Looking ahead, Dr. Purohit expresses excitement about AI’s potential to uncover insights that were previously unattainable through traditional methods. He provides examples from diagnostics, such as advanced EKG analysis:
"There are companies coming out with algorithms with AI that are reading EKGs in a sophisticated, amazing way that gives you insight from an EKG that we could not have before." (07:34)
He also mentions advancements in radiology and other diagnostic fields, where AI is enabling a more holistic and comprehensive understanding of patient health. This expansion in diagnostic capabilities is poised to enhance treatment accuracy and patient outcomes.
Despite the optimistic outlook, Dr. Purohit raises concerns about the potential negative impacts of AI, particularly in the context of patient-physician interactions. He specifically points to Evaluation Management (E/M) visits, where the integration of AI tools could lead to conflicting advice:
"There is a want of a better interaction and want of better time... Patients are turning to online tools and ChatGPT and other things to help supplement that visit or that knowledge base." (09:47)

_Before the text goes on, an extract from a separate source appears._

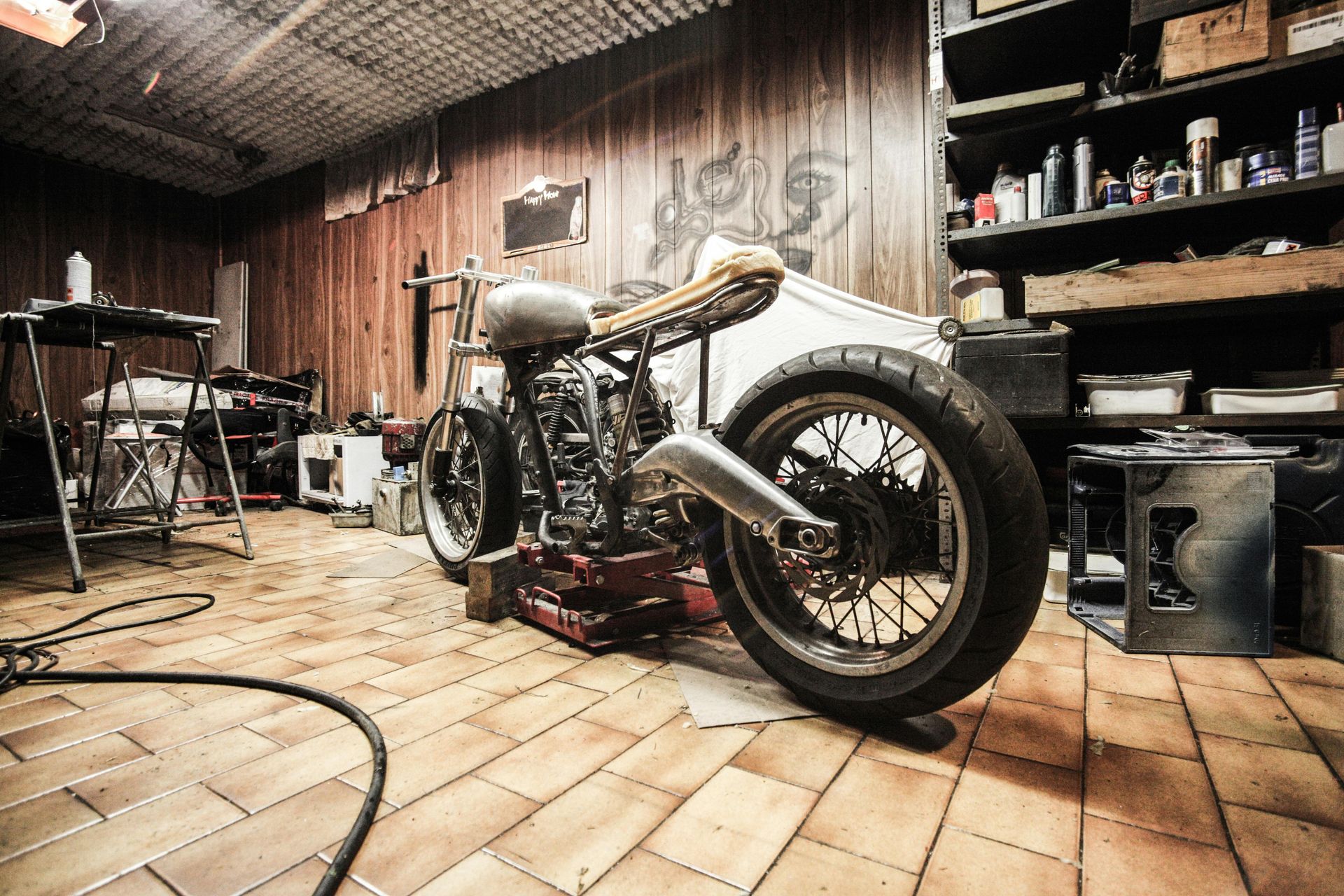 custom garage painting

Dr. Purohit warns of scenarios where AI tools might provide incorrect or harmful advice, contradicting evidence-based practices and potentially misleading patients:
"Can we mislead somebody to the wrong path simply because the tool is not ready, but it's been used in that way?" (10:07)
He emphasizes the importance of ensuring AI tools are reliable and accurately trained to prevent such risks, especially among younger demographics who are more inclined to use these technologies.
In conclusion, Dr. Maulik Purohit provides a balanced perspective on the integration of AI in healthcare. While celebrating the operational efficiencies and enhanced diagnostic capabilities, he remains cautious about the challenges related to data quality and the potential for AI to inadvertently cause harm. His insights underscore the necessity for continuous improvement and validation of AI tools to fully realize their benefits in the healthcare landscape.
Scott Becker wraps up the conversation by acknowledging Dr. Purohit’s valuable contributions and expertise, highlighting the importance of such discussions in navigating the future of healthcare technology.
"Thank you for joining us today on the Becker Healthcare Podcast. What a pleasure." (12:20)
Key Takeaways:
This episode offers a comprehensive overview of the current state and future potential of AI in healthcare, highlighting both the transformative benefits and the critical challenges that need to be addressed to ensure safe and effective integration.